Beide Fragen können nur kontextabhängig beantwortet werden; manche dystopischen Szenarien legen implizit nur eine vorsichtige Stabilisierung und Bestandssicherung nahe – so etwa Michel Houellebecqs Soumission (Unterwerfung) von 2015, das keinerlei positive Alternative kommuniziert und lediglich dafür zu plädieren scheint, ein Abrutschen in den Staatsislamismus doch noch einmal zu überdenken.

Andere dystopische Gegenwartskritiken dagegen sind so fundamental, dass sie keinen Zweifel an den profunden Defiziten der Gegenwart zulassen – und daran, dass sie grundlegend transformiert werden muss. Beispielhaft hierfür stehen die Arbeiten Octavia Butlers, insbesondere der Roman Parable of the Sower (1993), in dem aus einer US-amerikanischen Trümmerlandschaft heraus Keime neuer Gemeinschaftlichkeit entstehen.

Derzeit wird häufig gesagt, die Gegenwart selbst trage dystopische Züge oder übertreffe sogar herkömmliche dystopische Fantasien. Das ist für das utopische Potenzial von Dystopien aufschlussreich. Beispielsweise werden mit der Coronakrise pandemische Horrorszenarien wahr. Corona hat zwar bislang weniger Todesopfer gefordert als Pandemien in Filmen wie Contagion, Outbreak oder I am Legend, aber dafür bereits aus Hollywood-Perspektive unfassbare zweieinhalb Jahre überdauert.

Oder die Digitalisierungs- und Überwachungsintensität durch Konzerne wie Amazon und Meta. Wie auch theokratisch-faschistische Tendenzen, die in die US-Politik eingezogen sind – und Szenarien wie Philip Roths The Plot Against America (2004) oder Atwoods Handmaid’s Tale mehr als greifbar erscheinen lässt.
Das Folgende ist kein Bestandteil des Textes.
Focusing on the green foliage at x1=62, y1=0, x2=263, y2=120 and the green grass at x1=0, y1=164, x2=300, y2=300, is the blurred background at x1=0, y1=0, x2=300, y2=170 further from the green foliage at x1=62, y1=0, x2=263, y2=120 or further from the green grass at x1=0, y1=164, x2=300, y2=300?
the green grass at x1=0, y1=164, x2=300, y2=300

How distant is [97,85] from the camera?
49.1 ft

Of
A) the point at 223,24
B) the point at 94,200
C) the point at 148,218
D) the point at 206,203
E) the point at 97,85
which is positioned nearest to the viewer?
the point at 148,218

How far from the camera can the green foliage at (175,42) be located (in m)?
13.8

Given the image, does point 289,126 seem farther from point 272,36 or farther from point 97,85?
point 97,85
Paradoxerweise scheint das dystopische Potenzial von Dystopien ausgeschöpft: Die Gegenwart ist in ihrem Worst-Case-Charakter erfinderischer als die kreativsten warnenden Dystopie-Autor*innen. Vor dem Hintergrund überraschend erschreckender Realitäten verlieren entsprechende Szenarien das intendierte Schreckenspotenzial.
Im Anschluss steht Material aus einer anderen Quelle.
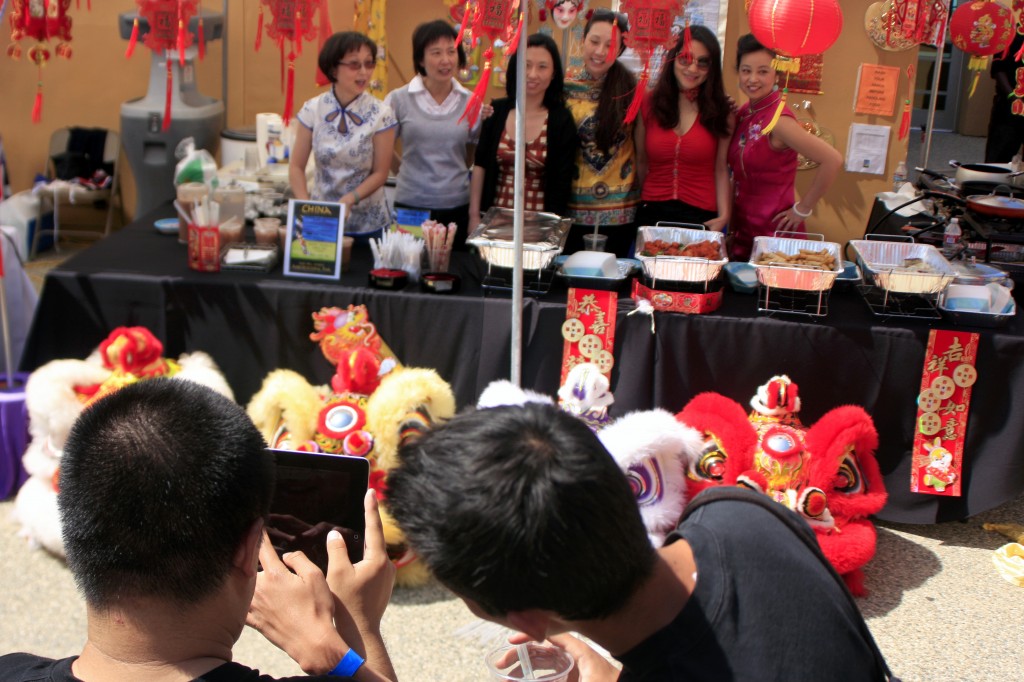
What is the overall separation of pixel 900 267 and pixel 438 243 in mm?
1664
Umso klarer tritt gegenwärtig aber ihr utopisches Potenzial hervor: Die dargestellte schlechtestmögliche Welt ist – anders als die chaotische, kaum eindeutig interpretierbare Realität – sinnstiftend, indem sie klar nahelegt, welche Ordnung das Gegenteil der besten Ordnung ist – und damit letztere am Horizont der politischen Vorstellung aufscheinen lässt. Auch in einer aktuell als besonders fehlentwickelt wahrgenommenen Gegenwart ist also kaum damit zu rechnen, dass die Beliebtheit dystopischen Erzählens abnimmt – genau aufgrund dessen utopisch fundierter, sinnstiftender Kritik.